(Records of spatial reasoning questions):
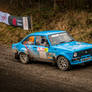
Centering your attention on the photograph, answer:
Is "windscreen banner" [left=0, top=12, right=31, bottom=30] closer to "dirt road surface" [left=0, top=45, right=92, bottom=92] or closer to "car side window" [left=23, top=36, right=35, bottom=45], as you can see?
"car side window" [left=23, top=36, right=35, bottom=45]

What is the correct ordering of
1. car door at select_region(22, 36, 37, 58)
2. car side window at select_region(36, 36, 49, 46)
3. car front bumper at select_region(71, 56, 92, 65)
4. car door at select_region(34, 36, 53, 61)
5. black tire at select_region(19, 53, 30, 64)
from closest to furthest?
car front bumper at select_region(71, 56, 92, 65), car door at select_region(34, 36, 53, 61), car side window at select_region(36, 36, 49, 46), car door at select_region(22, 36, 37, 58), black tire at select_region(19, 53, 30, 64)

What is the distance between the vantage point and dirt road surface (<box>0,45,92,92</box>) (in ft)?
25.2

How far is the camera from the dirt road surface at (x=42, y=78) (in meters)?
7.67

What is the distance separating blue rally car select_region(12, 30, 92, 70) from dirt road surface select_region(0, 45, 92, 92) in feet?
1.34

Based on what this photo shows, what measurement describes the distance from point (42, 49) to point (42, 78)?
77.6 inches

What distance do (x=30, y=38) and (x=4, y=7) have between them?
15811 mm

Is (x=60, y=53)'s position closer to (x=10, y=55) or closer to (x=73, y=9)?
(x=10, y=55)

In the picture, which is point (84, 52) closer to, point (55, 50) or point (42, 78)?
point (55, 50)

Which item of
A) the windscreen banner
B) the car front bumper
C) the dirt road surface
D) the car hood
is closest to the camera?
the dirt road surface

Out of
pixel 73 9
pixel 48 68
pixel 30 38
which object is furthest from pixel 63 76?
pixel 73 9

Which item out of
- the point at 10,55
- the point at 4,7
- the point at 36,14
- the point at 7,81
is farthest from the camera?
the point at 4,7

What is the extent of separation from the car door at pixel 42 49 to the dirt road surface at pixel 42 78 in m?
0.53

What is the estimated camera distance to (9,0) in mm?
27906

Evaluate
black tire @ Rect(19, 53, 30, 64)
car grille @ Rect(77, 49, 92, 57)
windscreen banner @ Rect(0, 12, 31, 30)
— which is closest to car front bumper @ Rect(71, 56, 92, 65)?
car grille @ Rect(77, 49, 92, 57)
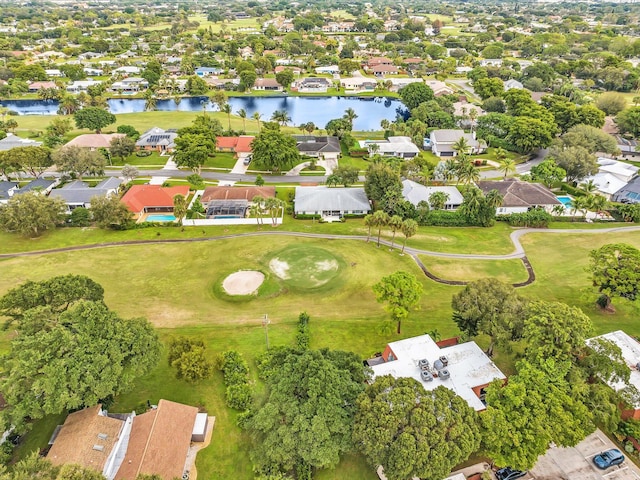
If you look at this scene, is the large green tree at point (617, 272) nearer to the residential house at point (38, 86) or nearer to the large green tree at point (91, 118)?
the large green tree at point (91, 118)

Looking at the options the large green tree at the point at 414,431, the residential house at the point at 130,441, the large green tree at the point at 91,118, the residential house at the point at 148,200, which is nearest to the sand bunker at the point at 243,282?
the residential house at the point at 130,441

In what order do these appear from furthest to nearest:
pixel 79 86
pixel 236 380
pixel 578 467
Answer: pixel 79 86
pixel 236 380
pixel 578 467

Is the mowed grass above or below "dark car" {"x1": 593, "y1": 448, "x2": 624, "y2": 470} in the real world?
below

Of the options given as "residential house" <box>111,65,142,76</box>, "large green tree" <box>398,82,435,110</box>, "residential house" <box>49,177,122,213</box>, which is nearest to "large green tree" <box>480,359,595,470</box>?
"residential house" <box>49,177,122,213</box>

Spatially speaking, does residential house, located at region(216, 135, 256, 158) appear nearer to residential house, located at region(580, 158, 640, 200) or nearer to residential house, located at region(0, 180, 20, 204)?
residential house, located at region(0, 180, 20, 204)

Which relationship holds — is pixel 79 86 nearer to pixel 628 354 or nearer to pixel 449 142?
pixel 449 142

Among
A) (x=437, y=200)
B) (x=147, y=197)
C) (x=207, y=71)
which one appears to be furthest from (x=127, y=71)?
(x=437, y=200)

(Exercise directions): Keep the pictures out of the copy and return the rest of the data above exactly.

(Final result):
Centering your attention on the photograph, answer:
Is "windscreen banner" [left=0, top=12, right=31, bottom=30] closer to "dirt road surface" [left=0, top=45, right=92, bottom=92] or closer to "car side window" [left=23, top=36, right=35, bottom=45], as you can see?
"car side window" [left=23, top=36, right=35, bottom=45]

What is the correct ordering of
1. car door at select_region(22, 36, 37, 58)
2. car side window at select_region(36, 36, 49, 46)
3. car front bumper at select_region(71, 56, 92, 65)
4. car door at select_region(34, 36, 53, 61)
5. black tire at select_region(19, 53, 30, 64)
from closest to furthest?
car front bumper at select_region(71, 56, 92, 65), car door at select_region(34, 36, 53, 61), car side window at select_region(36, 36, 49, 46), car door at select_region(22, 36, 37, 58), black tire at select_region(19, 53, 30, 64)

What is the distance between the vantage point and dirt road surface (<box>0,45,92,92</box>) (in ft)?
25.2

How far is the camera from the dirt road surface at (x=42, y=78) (in meters)?
7.67

What is the distance separating blue rally car select_region(12, 30, 92, 70) from dirt road surface select_region(0, 45, 92, 92) in feet?
1.34

Based on what this photo shows, what measurement describes the distance from point (42, 49) to point (42, 78)?
77.6 inches

What distance do (x=30, y=38) and (x=4, y=7) have between them?
15811 mm

Is (x=60, y=53)'s position closer to (x=10, y=55) or closer to (x=73, y=9)?
(x=10, y=55)

In the picture, which is point (84, 52) closer to, point (55, 50) or point (42, 78)?
point (55, 50)

Which item of
A) the windscreen banner
B) the car front bumper
C) the dirt road surface
D) the car hood
is closest to the camera?
the dirt road surface

Out of
pixel 73 9
pixel 48 68
pixel 30 38
which object is furthest from pixel 63 76?
pixel 73 9

Which item out of
- the point at 10,55
- the point at 4,7
- the point at 36,14
- the point at 7,81
is farthest from the camera?
the point at 4,7

What is the extent of separation from the car door at pixel 42 49 to the dirt road surface at pixel 42 78 in m?
0.53

What is the estimated camera distance to (9,0) in mm?
27906

Evaluate
black tire @ Rect(19, 53, 30, 64)
car grille @ Rect(77, 49, 92, 57)
windscreen banner @ Rect(0, 12, 31, 30)
— which is closest to car front bumper @ Rect(71, 56, 92, 65)?
car grille @ Rect(77, 49, 92, 57)
If you look at this scene, is the large green tree at point (617, 272) nearer to the residential house at point (38, 86) or nearer to the large green tree at point (91, 118)?
the large green tree at point (91, 118)

Looking at the options the large green tree at the point at 414,431, the residential house at the point at 130,441, the large green tree at the point at 91,118, the residential house at the point at 148,200, which is nearest to the sand bunker at the point at 243,282?
the residential house at the point at 130,441

In what order do these appear from furthest to nearest:
pixel 79 86
pixel 236 380
pixel 578 467
Answer: pixel 79 86
pixel 236 380
pixel 578 467

Is the mowed grass above or below "dark car" {"x1": 593, "y1": 448, "x2": 624, "y2": 470} in the real world?
below

Of the options given as "residential house" <box>111,65,142,76</box>, "large green tree" <box>398,82,435,110</box>, "residential house" <box>49,177,122,213</box>, which is nearest to "large green tree" <box>480,359,595,470</box>?
"residential house" <box>49,177,122,213</box>

Spatially speaking, does residential house, located at region(216, 135, 256, 158) appear nearer to residential house, located at region(580, 158, 640, 200) or nearer to residential house, located at region(0, 180, 20, 204)?
residential house, located at region(0, 180, 20, 204)

Which relationship holds — is pixel 79 86 nearer to pixel 628 354 or nearer to pixel 449 142?
pixel 449 142

Among
A) (x=437, y=200)
B) (x=147, y=197)
C) (x=207, y=71)
which one appears to be furthest from (x=127, y=71)?
(x=437, y=200)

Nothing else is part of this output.